31 Days of Horror: Hatchet (2006)

Directed and written by Adam Green, Hatchet is a loving homage to the classic slasher films of the 70's and 80's. The story follows a group Louisiana who decide to participate in a haunted swamp tour instead of the usual Mardi Gras festivities. After the boat hits some rocks and sinks, the group is soon pursued the murderous Victor Crowley, the ghost of a backwoods mutant who kills anyone who enters his swamp. Can the group escape the swamp with their lives, or will they fall victim to the legend of Victor Crowley like so many others?

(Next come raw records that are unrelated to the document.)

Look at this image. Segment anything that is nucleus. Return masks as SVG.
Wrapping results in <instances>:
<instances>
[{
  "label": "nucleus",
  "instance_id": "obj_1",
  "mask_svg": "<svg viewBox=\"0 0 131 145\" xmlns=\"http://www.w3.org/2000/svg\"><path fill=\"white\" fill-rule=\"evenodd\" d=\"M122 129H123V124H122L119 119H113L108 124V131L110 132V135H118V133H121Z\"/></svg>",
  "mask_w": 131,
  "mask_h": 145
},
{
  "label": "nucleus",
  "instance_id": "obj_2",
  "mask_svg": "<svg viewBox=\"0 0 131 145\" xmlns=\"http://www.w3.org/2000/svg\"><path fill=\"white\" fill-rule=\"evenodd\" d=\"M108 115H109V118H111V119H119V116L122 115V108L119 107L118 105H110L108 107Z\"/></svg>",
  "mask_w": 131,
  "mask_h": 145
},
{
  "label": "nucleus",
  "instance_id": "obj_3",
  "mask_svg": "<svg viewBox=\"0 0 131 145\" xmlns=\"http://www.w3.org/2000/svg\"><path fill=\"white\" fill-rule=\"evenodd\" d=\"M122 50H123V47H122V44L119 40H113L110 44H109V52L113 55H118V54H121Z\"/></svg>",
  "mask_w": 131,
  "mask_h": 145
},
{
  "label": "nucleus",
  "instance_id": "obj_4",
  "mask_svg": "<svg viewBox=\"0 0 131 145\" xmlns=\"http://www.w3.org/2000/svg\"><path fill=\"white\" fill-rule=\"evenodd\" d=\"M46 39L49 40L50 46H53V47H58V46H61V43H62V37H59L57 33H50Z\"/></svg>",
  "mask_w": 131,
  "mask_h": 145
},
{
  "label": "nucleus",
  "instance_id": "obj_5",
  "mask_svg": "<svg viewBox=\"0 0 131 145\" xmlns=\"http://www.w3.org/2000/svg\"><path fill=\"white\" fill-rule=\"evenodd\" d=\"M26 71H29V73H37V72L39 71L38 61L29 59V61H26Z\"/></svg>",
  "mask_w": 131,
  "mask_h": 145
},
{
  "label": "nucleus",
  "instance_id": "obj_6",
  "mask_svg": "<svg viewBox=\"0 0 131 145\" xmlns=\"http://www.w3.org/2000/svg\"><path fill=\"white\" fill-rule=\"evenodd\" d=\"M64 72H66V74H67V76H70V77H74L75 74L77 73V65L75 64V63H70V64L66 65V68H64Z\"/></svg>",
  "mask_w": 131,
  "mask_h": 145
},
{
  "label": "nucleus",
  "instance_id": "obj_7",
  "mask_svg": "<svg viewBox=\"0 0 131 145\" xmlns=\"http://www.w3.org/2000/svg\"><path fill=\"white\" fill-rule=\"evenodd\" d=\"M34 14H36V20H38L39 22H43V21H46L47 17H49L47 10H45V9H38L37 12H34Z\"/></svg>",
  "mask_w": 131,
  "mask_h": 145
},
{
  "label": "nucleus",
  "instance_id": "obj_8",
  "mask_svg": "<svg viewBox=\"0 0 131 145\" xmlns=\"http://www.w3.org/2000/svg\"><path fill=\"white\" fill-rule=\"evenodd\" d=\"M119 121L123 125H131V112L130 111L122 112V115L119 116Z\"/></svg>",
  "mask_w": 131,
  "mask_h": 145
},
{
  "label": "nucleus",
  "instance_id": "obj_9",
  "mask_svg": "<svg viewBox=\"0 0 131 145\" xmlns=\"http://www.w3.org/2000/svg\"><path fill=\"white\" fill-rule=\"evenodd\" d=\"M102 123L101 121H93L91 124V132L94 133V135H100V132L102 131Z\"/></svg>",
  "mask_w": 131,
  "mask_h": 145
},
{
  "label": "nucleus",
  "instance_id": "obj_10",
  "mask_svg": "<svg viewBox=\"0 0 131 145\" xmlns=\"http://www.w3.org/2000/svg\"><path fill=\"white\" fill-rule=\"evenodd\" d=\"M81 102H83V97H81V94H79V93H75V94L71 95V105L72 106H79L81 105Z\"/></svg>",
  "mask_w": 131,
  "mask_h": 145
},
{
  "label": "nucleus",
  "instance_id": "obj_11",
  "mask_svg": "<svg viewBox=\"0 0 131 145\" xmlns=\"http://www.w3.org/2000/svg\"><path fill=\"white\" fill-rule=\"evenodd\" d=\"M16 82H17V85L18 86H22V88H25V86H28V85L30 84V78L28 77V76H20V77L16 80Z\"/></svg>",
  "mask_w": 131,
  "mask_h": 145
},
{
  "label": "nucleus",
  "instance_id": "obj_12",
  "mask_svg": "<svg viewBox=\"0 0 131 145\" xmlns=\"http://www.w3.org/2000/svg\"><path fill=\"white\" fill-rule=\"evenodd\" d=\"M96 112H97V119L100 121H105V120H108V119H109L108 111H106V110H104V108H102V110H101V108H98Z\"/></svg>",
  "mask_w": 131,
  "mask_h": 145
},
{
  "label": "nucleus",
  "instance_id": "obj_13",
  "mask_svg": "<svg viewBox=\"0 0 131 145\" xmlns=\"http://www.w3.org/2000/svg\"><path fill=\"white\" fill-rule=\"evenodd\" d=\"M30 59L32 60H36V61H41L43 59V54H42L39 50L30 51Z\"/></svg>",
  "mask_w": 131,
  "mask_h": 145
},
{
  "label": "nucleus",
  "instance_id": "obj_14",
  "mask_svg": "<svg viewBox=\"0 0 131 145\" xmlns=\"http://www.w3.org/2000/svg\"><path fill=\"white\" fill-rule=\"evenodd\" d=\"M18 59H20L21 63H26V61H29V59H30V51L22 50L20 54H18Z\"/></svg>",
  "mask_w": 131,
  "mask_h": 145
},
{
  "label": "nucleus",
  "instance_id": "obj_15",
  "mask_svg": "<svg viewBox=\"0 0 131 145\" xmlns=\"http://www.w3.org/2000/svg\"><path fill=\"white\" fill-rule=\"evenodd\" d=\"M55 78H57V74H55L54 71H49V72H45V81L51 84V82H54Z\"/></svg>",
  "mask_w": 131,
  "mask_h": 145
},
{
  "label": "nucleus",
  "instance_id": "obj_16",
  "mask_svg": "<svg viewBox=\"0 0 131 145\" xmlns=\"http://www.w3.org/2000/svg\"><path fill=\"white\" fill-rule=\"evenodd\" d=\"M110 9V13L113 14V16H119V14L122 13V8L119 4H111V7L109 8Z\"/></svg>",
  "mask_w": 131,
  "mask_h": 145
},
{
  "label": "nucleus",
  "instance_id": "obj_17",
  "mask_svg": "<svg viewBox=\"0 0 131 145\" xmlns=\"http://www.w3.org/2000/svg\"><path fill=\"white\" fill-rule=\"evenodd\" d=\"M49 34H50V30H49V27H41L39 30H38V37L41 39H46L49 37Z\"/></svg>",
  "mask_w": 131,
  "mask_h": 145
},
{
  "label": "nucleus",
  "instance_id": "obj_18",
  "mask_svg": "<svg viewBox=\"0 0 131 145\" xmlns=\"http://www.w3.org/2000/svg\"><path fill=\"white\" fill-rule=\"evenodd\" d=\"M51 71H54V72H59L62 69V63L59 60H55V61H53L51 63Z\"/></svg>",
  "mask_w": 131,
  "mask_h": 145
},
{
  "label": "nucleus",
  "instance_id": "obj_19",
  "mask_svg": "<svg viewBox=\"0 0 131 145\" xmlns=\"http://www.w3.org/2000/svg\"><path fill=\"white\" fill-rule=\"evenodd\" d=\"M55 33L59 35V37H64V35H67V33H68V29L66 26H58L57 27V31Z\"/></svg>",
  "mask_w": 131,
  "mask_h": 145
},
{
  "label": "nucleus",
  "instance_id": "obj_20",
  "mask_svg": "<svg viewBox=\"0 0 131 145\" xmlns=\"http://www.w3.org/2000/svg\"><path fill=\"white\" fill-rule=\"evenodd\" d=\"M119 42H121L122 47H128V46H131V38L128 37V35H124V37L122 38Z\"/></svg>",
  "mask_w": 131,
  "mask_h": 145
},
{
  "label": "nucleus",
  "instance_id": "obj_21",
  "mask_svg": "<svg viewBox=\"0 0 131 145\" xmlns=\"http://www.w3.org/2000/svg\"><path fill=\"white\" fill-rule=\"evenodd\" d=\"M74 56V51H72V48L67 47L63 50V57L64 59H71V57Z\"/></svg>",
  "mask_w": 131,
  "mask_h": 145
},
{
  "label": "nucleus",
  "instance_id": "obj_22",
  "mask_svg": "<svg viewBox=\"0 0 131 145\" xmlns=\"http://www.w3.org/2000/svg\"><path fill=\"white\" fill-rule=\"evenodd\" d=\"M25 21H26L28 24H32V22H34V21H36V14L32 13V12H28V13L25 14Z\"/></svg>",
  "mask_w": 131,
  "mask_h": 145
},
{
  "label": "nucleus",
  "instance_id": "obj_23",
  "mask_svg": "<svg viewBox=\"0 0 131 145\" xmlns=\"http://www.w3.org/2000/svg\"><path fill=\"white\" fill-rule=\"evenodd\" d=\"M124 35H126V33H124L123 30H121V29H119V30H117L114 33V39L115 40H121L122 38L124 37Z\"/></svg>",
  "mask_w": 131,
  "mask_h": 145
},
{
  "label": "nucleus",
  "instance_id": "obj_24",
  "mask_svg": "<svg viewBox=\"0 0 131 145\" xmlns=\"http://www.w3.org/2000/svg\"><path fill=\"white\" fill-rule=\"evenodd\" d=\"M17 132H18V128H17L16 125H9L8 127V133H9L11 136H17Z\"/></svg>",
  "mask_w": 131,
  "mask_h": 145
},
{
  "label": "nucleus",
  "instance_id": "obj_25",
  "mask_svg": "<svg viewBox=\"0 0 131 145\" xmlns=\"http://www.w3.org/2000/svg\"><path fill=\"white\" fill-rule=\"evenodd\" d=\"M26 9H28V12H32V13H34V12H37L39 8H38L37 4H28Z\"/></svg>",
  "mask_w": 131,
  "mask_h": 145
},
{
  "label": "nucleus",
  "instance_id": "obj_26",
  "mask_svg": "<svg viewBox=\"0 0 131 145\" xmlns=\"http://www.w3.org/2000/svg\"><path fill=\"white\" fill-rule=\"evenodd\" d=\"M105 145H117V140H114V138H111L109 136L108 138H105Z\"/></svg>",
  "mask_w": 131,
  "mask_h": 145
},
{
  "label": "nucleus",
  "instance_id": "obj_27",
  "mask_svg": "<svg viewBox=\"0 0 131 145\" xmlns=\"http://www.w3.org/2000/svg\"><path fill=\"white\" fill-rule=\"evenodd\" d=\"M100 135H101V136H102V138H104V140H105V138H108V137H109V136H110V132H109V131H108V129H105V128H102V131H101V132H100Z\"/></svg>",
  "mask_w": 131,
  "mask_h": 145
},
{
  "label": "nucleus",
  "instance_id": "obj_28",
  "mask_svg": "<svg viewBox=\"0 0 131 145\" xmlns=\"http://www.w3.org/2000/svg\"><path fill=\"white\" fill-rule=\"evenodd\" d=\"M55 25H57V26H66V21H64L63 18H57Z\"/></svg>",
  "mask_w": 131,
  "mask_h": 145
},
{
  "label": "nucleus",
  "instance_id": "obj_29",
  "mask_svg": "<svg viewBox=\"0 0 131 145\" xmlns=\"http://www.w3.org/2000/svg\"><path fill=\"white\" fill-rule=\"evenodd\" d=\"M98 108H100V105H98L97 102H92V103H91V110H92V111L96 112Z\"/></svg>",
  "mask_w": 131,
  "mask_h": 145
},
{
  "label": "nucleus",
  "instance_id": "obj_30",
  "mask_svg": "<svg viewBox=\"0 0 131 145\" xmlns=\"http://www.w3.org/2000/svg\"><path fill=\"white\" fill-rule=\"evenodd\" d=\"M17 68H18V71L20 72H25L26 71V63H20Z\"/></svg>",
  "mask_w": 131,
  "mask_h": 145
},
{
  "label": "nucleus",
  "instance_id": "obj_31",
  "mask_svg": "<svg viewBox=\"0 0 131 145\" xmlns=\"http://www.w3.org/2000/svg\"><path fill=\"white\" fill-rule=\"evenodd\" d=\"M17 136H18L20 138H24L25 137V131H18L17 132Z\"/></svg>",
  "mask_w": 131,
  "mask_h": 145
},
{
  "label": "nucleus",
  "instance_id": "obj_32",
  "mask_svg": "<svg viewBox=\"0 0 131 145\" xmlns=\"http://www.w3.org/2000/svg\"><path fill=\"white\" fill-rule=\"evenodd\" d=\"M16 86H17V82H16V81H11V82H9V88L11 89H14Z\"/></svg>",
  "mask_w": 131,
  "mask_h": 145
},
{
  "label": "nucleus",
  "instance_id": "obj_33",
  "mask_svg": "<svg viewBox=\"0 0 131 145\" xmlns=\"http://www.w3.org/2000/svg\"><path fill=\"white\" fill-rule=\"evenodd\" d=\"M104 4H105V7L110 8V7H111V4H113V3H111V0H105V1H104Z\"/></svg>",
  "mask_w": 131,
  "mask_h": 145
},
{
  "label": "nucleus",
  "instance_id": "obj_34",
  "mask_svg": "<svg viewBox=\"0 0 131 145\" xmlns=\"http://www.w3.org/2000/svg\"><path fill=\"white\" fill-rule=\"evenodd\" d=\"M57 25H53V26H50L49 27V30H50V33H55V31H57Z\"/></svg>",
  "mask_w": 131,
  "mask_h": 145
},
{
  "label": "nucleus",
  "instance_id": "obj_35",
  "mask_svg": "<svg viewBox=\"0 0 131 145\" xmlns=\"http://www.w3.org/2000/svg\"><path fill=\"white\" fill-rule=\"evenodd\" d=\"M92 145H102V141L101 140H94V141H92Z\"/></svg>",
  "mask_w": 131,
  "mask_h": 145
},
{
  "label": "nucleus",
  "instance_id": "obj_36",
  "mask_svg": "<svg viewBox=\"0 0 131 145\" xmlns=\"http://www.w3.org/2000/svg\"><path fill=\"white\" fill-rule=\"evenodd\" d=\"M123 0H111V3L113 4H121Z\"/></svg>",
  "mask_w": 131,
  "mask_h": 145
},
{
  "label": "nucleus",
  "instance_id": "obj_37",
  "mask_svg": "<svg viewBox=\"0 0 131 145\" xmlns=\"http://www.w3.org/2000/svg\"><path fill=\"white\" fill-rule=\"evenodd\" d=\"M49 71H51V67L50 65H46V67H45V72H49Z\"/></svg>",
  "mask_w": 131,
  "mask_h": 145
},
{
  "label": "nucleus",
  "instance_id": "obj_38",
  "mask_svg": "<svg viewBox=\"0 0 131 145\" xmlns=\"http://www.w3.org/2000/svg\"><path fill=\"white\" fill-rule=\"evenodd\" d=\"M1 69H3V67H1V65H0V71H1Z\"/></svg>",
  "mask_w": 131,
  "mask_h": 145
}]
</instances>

As I've already mentioned, Hatchet is a love letter to the slasher films of yesteryear. Adam Green manages to capture the spirit of those movies perfectly and shows why they were so entertaining and fun. Instead of just throwing us into the middle of the action and have us follow a group of one-dimensional characters who will mostly be fodder for uninspired deaths, Green & Co. take their time to introduce us to the characters, making them feel well-rounded enough that we actually want to see some of them survive and feel bad when they are killed brutally. Also, the death scenes are glorious. Each is interesting and unique, keeping the movie fresh. If I had to choose a favorite, I think I'd have to pick the second death in the movie, where Crowley grabs a woman and rips her head apart with his bare hands. His slasher forefathers would be proud.

Speaking of the classic slasher villains, the film also has a few nods to the past with three nice, little cameos. Victor Crowley, who is very reminiscent of Jason Voorhees, is actually played by Jason alumni Kane Hodder, who also plays Crowley's father in the flashback and does an excellent job. In the opening scene, we have Robert "Freddy Krueger" England as an alligator hunter and Tony "Candyman" Todd shows up later as a flamboyant New Orleans entertainer later in the film, both of them doing great and showing their acting chops and why they are so highly regarded among the horror fan-base.

Hatchet is an over-the-top gory slasher film that is just as entertaining as its predecessors from the 70's and 80's. Its a heart-felt homage that captures the spirit of those old films and shows why they worked so well and why most of us horror fans love them.

Verdict: See it is you love the slasher films of the 70's and 80's, over-the-top death scenes, and great practical effects. Skip it if you don't like gory death scenes and like more psychological, atmospheric horror films.